# [WORK TO COMPLETE]
[1] In the microfluidic chip text, what material is the first substrate made of in the example given?
[2] Decide whether each statement agrees with the microfluidic chip text. Answer yes or no for each and quote the words that settle it.
(a) In Step 702, the aluminum neodymium layer is 3000 Å thick.
(b) The first insulating film layer is deposited at about 240° C.
(c) Designing the resistance of the conductive layer lowers the number of reaction chambers per unit area.
[3] Retype the part of the microfluidic chip text between "An example is" and "as an example.", inclusive.

According to the manufacturing method of a microfluidic substrate provided by the embodiment of the present disclosure, by designing the resistance of the conductive layer, the uniformity of heating is improved, and the low-temperature edge area of the conductive layer is reduced. As a result, the actual size of the microfluidic chip can be effectively reduced, and the number of reaction chambers per unit area can be increased.

An example is provided below to introduce the manufacturing method of a microfluidic chip provided by the present disclosure. The microfluidic chip 500 may comprise the microfluidic substrate described in any of the foregoing embodiments. Hereinafter, the steps of the method will be briefly described by taking the microfluidic chip 500 comprising the microfluidic substrate 100 as an example.

Step 701: providing a first substrate 101. The first substrate 101 may be made of any suitable material. In an example, the first substrate 101 is made of glass.

Step 702: forming a conductive film layer on the first substrate 101 at about 240° C. In an example, a molybdenum (Mo) layer with a thickness of 200 Å, an aluminum neodymium (AlNd) layer with a thickness of 3000 Å, and a molybdenum (Mo) layer with a thickness of 800 Å are deposited successively on the first substrate 101 to form a conductive film layer. The conductive film layer is patterned, such as exposure, development, etching, etc., to form a wiring 111.

Step 703: depositing a first insulating film layer 112 on the wiring 111 at about 200° C., and patterning the first insulating film 112 to form a first insulating layer 112 covering the wiring 111. In an example, the first insulating layer 112 is a SiO₂ layer with a thickness of about 3000 Å.

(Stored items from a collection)
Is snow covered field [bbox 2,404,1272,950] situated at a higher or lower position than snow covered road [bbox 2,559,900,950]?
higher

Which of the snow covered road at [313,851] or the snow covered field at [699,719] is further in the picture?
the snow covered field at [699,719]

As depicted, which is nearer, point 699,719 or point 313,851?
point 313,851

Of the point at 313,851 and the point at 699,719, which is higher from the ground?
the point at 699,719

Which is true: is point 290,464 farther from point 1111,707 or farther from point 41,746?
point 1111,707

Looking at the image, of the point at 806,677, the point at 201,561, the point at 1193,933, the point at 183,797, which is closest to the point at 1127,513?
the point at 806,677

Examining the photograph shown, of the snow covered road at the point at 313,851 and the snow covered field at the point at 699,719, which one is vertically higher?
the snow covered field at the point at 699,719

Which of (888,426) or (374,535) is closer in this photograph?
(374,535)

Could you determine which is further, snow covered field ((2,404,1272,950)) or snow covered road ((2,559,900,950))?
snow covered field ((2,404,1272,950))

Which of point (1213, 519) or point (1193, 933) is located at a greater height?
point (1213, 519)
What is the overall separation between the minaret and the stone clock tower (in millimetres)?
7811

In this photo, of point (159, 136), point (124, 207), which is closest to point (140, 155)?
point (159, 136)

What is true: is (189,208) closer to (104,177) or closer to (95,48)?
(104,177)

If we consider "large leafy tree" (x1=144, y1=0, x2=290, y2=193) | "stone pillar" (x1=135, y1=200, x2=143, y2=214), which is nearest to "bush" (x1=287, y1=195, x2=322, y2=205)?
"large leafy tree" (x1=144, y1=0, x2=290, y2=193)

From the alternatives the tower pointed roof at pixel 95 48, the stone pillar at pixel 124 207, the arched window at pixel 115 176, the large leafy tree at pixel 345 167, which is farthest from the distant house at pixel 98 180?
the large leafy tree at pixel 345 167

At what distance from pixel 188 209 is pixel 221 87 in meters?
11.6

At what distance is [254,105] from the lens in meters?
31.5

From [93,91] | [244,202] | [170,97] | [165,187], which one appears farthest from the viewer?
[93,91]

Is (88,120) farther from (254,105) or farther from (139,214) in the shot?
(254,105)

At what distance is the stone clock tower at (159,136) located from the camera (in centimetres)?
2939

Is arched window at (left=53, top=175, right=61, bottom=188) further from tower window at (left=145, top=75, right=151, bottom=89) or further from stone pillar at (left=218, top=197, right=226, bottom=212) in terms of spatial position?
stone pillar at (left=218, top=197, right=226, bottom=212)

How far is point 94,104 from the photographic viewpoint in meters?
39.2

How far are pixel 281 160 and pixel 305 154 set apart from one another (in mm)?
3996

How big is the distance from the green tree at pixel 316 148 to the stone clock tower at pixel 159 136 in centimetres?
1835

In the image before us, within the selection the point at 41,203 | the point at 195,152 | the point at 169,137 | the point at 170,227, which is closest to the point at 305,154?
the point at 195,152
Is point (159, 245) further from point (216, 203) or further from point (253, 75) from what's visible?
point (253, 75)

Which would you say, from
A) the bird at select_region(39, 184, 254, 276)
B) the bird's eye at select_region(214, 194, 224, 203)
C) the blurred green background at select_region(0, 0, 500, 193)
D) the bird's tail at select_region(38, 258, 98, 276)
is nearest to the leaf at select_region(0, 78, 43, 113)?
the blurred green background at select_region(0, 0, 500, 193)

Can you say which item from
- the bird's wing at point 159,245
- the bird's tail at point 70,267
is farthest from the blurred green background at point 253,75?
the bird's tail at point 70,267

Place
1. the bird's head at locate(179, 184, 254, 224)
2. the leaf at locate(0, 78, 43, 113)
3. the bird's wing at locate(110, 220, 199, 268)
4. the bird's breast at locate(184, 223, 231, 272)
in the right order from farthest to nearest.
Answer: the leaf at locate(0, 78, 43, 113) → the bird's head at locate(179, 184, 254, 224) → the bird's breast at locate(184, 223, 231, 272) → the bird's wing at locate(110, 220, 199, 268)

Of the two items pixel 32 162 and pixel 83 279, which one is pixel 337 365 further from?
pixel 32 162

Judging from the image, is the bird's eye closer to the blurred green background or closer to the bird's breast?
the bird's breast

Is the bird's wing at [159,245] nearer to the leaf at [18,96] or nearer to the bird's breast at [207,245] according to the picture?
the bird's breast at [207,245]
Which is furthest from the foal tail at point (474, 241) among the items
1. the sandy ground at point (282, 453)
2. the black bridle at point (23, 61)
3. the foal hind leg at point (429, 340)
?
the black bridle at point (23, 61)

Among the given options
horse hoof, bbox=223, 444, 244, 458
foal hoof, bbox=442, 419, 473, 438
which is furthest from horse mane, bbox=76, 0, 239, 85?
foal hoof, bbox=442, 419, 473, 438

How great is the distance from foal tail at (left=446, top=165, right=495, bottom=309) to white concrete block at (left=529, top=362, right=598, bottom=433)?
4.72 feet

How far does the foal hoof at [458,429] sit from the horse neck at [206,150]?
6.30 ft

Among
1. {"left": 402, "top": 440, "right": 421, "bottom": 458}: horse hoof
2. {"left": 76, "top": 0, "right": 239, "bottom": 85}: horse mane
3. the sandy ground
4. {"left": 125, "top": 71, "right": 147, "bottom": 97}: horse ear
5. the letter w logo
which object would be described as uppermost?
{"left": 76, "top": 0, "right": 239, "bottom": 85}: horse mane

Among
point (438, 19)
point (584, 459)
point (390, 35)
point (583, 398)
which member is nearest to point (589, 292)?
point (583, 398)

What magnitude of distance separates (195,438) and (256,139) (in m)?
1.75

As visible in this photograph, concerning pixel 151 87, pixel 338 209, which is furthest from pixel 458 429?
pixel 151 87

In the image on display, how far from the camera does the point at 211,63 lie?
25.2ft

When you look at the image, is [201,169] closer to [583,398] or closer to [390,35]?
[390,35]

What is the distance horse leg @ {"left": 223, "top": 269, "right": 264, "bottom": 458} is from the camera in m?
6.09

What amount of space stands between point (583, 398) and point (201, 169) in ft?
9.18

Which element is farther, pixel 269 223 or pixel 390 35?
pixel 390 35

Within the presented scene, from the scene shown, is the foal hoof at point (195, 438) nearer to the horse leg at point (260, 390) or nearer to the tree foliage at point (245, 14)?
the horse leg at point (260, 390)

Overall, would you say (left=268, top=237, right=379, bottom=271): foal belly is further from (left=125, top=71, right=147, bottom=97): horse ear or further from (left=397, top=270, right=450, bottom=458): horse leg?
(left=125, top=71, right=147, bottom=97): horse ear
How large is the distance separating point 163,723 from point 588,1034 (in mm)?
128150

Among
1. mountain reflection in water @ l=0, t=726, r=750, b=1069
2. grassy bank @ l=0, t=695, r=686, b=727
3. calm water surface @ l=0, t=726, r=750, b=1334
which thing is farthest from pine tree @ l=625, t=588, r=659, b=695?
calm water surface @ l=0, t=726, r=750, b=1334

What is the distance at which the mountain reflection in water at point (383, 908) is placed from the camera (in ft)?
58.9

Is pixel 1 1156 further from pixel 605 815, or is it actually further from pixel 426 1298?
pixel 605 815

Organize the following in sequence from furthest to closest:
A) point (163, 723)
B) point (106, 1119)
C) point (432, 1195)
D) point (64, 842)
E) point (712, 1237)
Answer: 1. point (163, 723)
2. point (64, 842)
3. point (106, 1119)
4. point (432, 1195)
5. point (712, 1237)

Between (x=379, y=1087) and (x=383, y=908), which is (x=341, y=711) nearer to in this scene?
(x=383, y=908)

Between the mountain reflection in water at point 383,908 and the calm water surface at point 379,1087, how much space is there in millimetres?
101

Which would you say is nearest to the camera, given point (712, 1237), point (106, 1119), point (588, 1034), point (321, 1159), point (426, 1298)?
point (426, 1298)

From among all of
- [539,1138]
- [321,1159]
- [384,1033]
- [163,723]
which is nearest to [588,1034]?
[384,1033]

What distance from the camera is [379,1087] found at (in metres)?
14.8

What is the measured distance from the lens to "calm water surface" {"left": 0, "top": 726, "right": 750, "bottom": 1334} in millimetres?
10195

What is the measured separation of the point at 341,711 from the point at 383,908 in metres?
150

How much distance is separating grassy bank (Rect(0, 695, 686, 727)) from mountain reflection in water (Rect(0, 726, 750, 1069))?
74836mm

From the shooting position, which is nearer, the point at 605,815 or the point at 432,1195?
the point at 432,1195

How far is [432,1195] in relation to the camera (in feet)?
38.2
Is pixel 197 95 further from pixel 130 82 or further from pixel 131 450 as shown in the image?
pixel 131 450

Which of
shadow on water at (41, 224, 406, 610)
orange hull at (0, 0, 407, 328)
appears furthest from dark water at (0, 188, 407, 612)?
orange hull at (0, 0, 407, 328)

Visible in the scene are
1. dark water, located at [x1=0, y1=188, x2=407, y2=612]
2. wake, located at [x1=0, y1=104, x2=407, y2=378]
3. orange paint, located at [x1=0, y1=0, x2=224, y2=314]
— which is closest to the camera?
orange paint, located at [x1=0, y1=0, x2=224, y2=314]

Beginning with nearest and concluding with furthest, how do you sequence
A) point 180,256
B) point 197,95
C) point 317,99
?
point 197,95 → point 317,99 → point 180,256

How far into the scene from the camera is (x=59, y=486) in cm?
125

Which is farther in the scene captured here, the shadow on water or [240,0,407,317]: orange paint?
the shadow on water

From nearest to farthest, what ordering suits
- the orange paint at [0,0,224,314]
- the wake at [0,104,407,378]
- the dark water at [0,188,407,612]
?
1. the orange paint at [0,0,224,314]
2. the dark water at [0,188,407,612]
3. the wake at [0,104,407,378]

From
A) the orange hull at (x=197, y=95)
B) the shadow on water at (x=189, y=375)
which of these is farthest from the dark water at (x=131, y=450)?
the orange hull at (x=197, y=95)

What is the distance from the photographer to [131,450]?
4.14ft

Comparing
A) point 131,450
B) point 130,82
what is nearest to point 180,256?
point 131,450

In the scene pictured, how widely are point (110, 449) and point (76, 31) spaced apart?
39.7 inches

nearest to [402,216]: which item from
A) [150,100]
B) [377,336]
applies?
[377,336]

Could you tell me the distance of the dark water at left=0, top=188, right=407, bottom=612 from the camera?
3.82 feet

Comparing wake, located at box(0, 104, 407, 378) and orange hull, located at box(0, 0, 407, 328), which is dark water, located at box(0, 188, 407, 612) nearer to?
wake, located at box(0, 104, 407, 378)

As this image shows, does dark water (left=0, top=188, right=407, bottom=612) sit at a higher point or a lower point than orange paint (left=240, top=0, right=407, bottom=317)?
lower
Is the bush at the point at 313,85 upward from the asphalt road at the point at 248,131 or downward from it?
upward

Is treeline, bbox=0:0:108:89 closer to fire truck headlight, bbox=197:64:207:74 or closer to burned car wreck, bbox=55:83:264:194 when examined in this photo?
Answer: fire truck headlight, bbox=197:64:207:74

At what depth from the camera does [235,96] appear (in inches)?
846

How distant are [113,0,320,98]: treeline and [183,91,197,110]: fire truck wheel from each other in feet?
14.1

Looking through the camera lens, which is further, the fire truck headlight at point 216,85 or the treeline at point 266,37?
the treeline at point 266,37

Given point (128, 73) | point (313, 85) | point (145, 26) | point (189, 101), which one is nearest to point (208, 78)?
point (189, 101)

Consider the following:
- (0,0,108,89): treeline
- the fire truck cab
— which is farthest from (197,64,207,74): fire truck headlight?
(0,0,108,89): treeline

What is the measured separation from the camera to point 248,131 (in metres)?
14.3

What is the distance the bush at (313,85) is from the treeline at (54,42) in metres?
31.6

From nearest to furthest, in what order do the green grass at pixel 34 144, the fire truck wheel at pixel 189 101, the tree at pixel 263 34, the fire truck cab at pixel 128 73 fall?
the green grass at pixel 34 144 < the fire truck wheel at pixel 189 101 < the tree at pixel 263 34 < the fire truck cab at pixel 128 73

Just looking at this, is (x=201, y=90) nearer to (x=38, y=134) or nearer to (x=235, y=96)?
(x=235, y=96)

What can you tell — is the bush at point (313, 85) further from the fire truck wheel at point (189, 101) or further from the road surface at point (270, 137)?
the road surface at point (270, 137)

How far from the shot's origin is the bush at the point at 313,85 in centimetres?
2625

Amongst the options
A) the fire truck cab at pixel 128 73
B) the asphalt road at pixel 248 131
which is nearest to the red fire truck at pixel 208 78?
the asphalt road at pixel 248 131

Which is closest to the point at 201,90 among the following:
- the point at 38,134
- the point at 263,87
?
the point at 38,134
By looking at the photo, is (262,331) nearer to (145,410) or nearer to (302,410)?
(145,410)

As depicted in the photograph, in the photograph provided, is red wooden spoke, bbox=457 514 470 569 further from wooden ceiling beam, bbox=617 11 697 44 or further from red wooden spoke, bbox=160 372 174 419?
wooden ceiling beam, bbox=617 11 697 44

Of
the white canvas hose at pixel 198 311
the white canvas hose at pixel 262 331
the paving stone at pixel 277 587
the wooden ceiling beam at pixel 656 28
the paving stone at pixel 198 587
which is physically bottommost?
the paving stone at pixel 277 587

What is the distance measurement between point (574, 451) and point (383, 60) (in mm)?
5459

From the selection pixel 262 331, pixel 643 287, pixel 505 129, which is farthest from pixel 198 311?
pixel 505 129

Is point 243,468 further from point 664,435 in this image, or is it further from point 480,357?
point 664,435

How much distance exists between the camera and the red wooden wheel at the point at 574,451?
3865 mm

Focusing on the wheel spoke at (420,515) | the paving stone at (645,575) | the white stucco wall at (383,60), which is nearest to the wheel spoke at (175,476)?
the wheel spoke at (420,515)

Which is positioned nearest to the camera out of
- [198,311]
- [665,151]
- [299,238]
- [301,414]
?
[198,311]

# [EXERCISE RESULTS]
[1] Glass.

[2]
(a) Yes: "an aluminum neodymium (AlNd) layer with a thickness of 3000 Å"
(b) No: "depositing a first insulating film layer 112 on the wiring 111 at about 200° C"
(c) No: "the number of reaction chambers per unit area can be increased"

[3]
An example is provided below to introduce the manufacturing method of a microfluidic chip provided by the present disclosure. The microfluidic chip 500 may comprise the microfluidic substrate described in any of the foregoing embodiments. Hereinafter, the steps of the method will be briefly described by taking the microfluidic chip 500 comprising the microfluidic substrate 100 as an example.